Hablar de Cipriani es recorrer una narrativa donde la elegancia, la intuición y la tradición se entrelazan hasta convertirse en un estilo de vida global. Lo que comenzó como un gesto de generosidad en Venecia terminó por redefinir la hospitalidad de lujo durante casi un siglo, manteniendo intacta una filosofía centrada en el cliente y en la experiencia.
Todo inició en 1931 con la apertura de Harry’s Bar, un pequeño pero influyente bar fundado por Giuseppe Cipriani. La historia, casi mítica, cuenta que un cliente estadounidense, Harry Pickering, recibió de Giuseppe un préstamo cuando atravesaba dificultades económicas. Años después, regresó no solo para saldar su deuda, sino para financiar el sueño del barman. Así nació un espacio que pronto se convertiría en epicentro de intelectuales, artistas y aristócratas, y que en 2001 fue reconocido como Patrimonio Nacional por el Ministerio de Cultura italiano.




Más allá de su atmósfera inigualable, Cipriani dejó una huella imborrable en la gastronomía mundial. En 1948, Giuseppe creó el Bellini, un cóctel que mezcla puré de melocotones blancos con Prosecco, inspirado en los tonos del pintor Giovanni Bellini. Dos años después, revolucionó la cocina con el Carpaccio, ideado para la condesa Amalia Nani Mocenigo, quien no podía consumir carne cocida. Este plato, de láminas finísimas de carne cruda, fue bautizado en honor al artista Vittore Carpaccio, célebre por sus vibrantes rojos.

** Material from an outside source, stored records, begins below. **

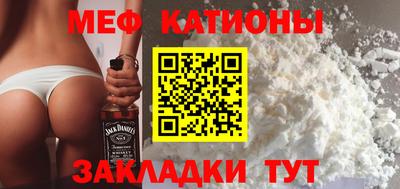 гашишное масло Малгобек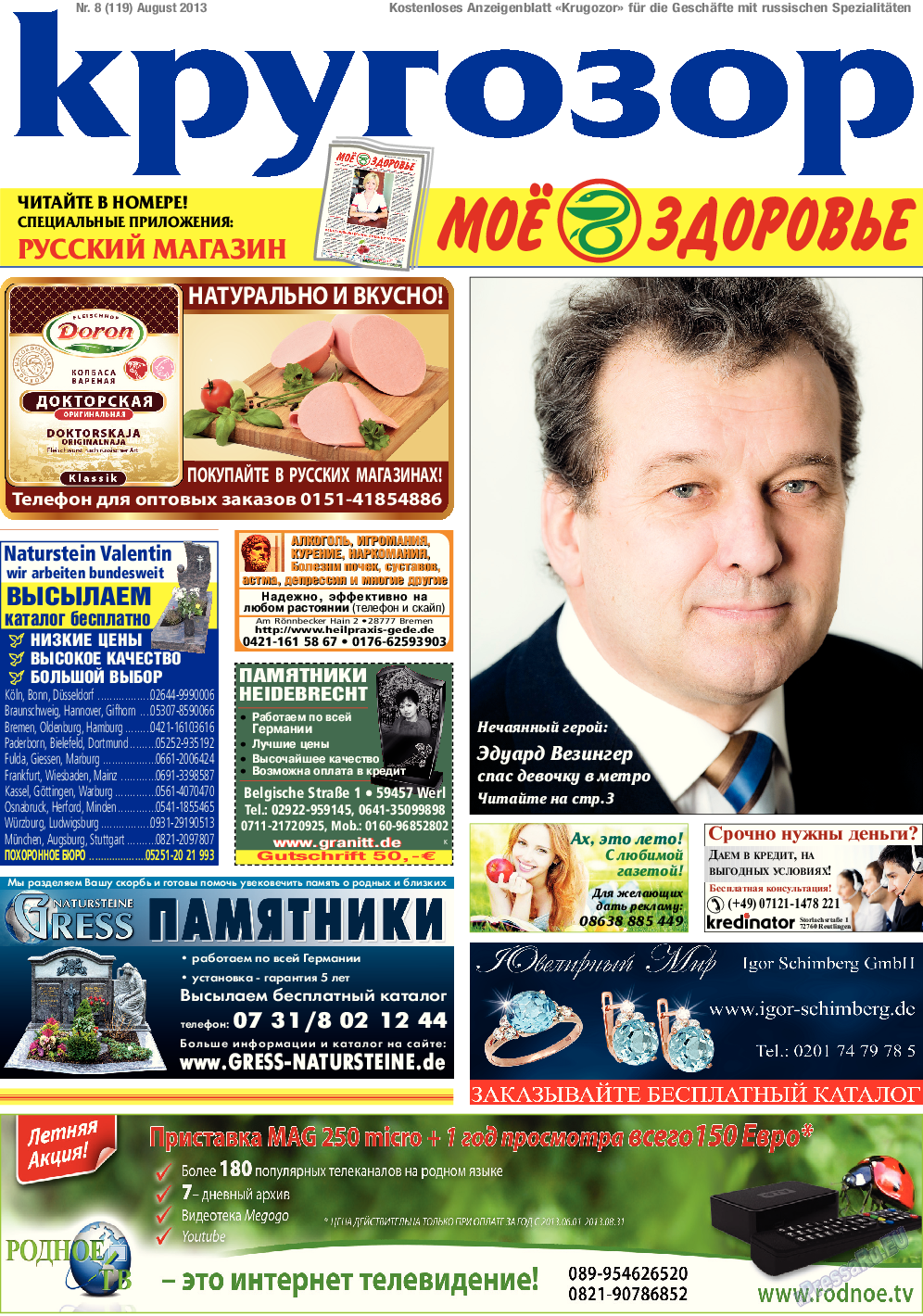Кругозор, газета. 2013 №8 стр.1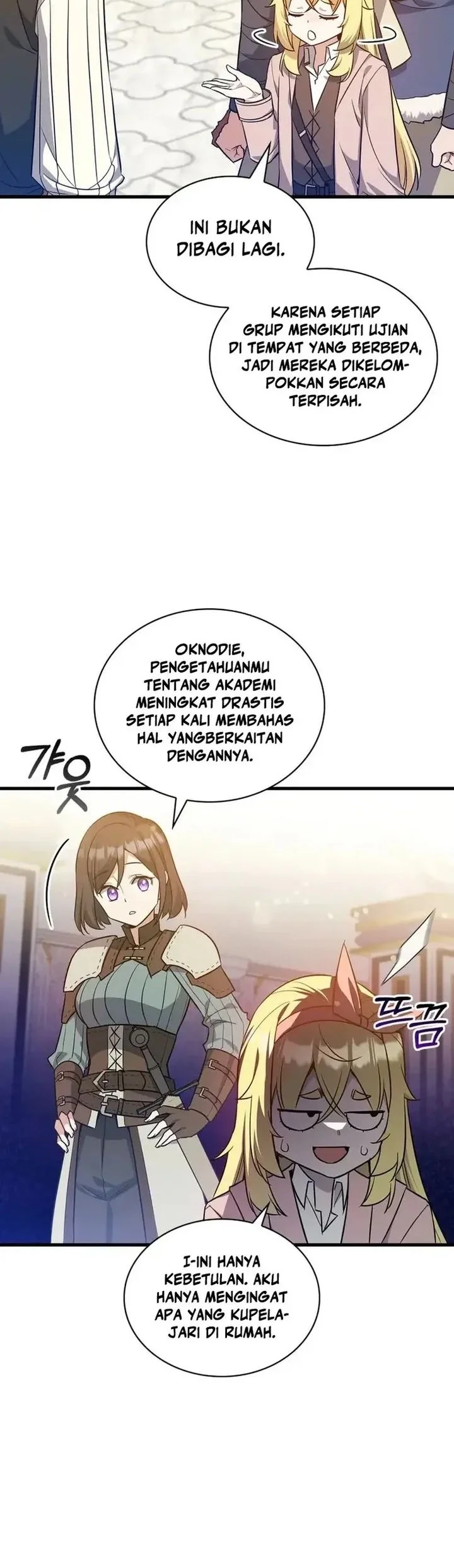 I Became the Academy Villain's Daughter Chapter 26 - halaman 20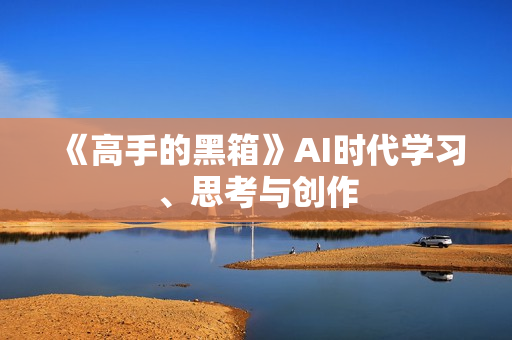 《高手的黑箱》AI时代学习、思考与创作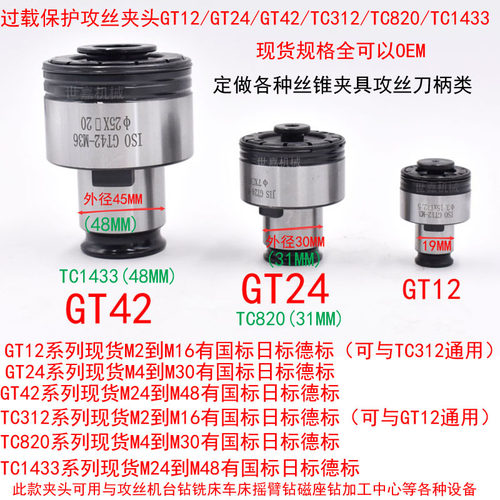G保12过载T护攻攻夹头TC312攻牙机扭力快换丝锥套G3浮动丝丝J4812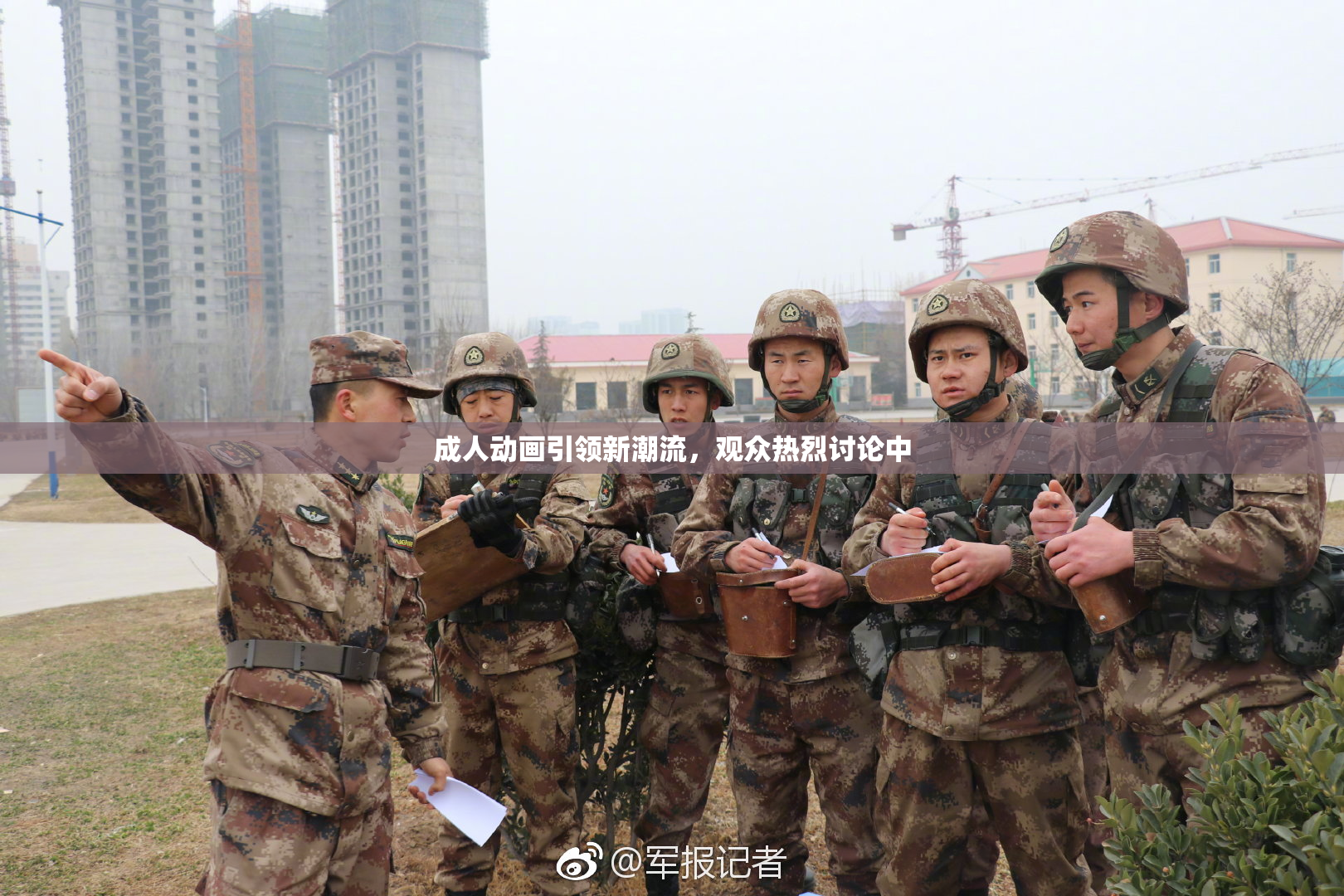 成人动画引领新潮流，观众热烈讨论中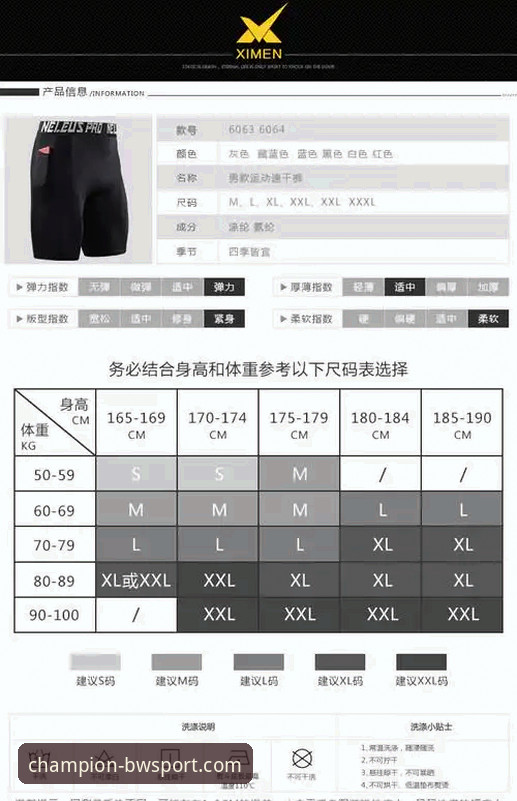 宝威体育BWSPORT最新版本 宝威体育BWSPORT最新版本使用指南:从下载到畅玩的完整攻略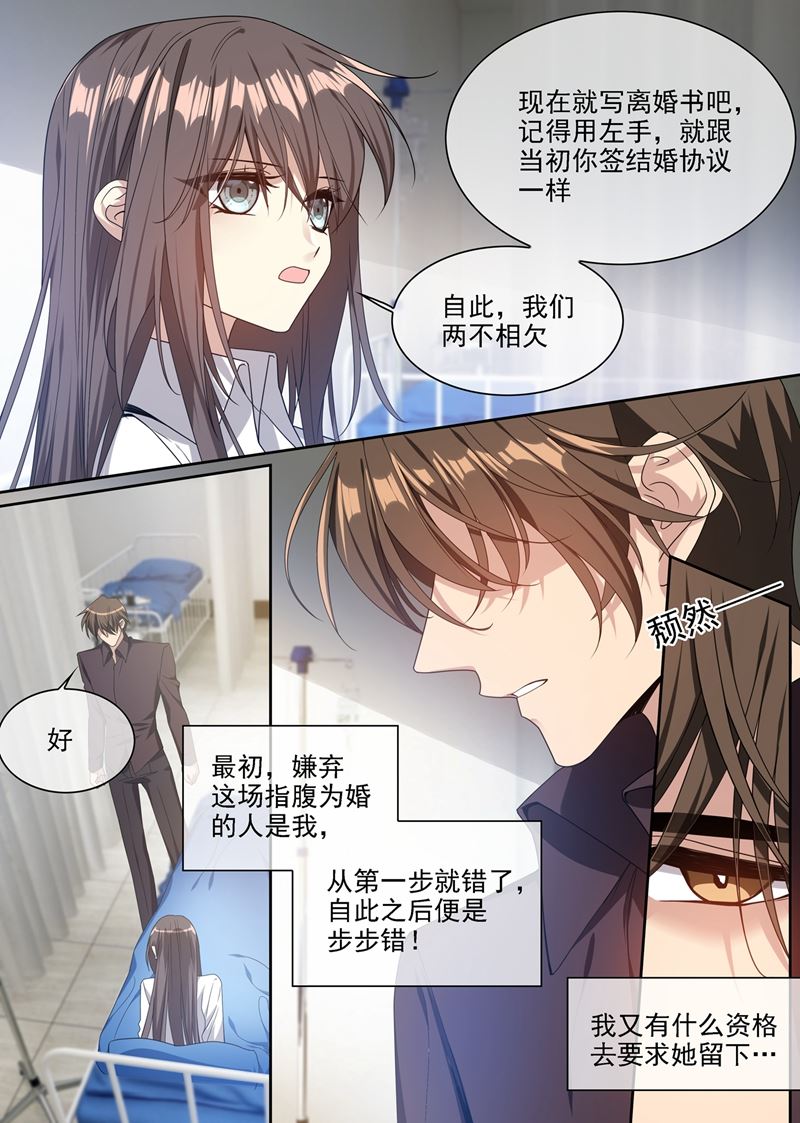 《少帅你老婆又跑了》漫画最新章节自此我们两不相欠免费下拉式在线观看章节第【8】张图片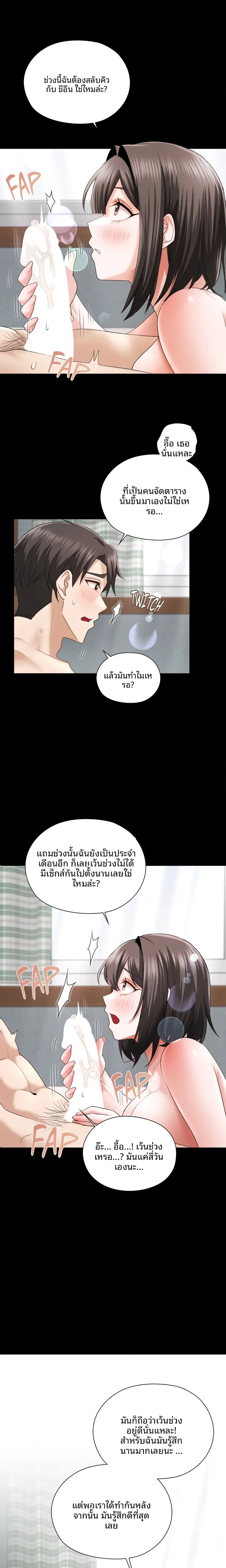 page-15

El legado de Cipriani ha sido cuidadosamente preservado por generaciones. Arrigo Cipriani, hijo del fundador, consolidó la esencia de la marca con una filosofía basada en la libertad y la comodidad: un servicio que anticipa, espacios que equilibran funcionalidad y elegancia, y una atención al detalle casi intuitiva. Bajo el liderazgo de sus descendientes, la marca inició su expansión internacional en 1985 con su llegada a Nueva York, marcando el inicio de un crecimiento sostenido hacia capitales globales.
Hoy, Cipriani es mucho más que restaurantes. Es un ecosistema de lujo que abarca desde productos gourmet hasta eventos exclusivos y desarrollos inmobiliarios. Sus icónicos espacios en Nueva York, como Cipriani 42nd Street o Cipriani Wall Street, se han convertido en escenarios de algunas de las galas más prestigiosas del mundo. Paralelamente, proyectos como las residencias en Miami reflejan una evolución hacia un concepto integral de vida, donde la hospitalidad se integra al día a día.




También destaca Casa Cipriani New York, un club privado y hotel boutique que encapsula la esencia de la marca: exclusividad, discreción y un servicio impecable. Curiosamente, el histórico Hotel Cipriani, aunque fundado por Giuseppe en 1958, hoy opera de forma independiente bajo el grupo Belmond.
Cipriani no es solo una marca: es una forma de entender el lujo, donde la tradición y la innovación conviven con una naturalidad que pocas casas han logrado sostener en el tiempo.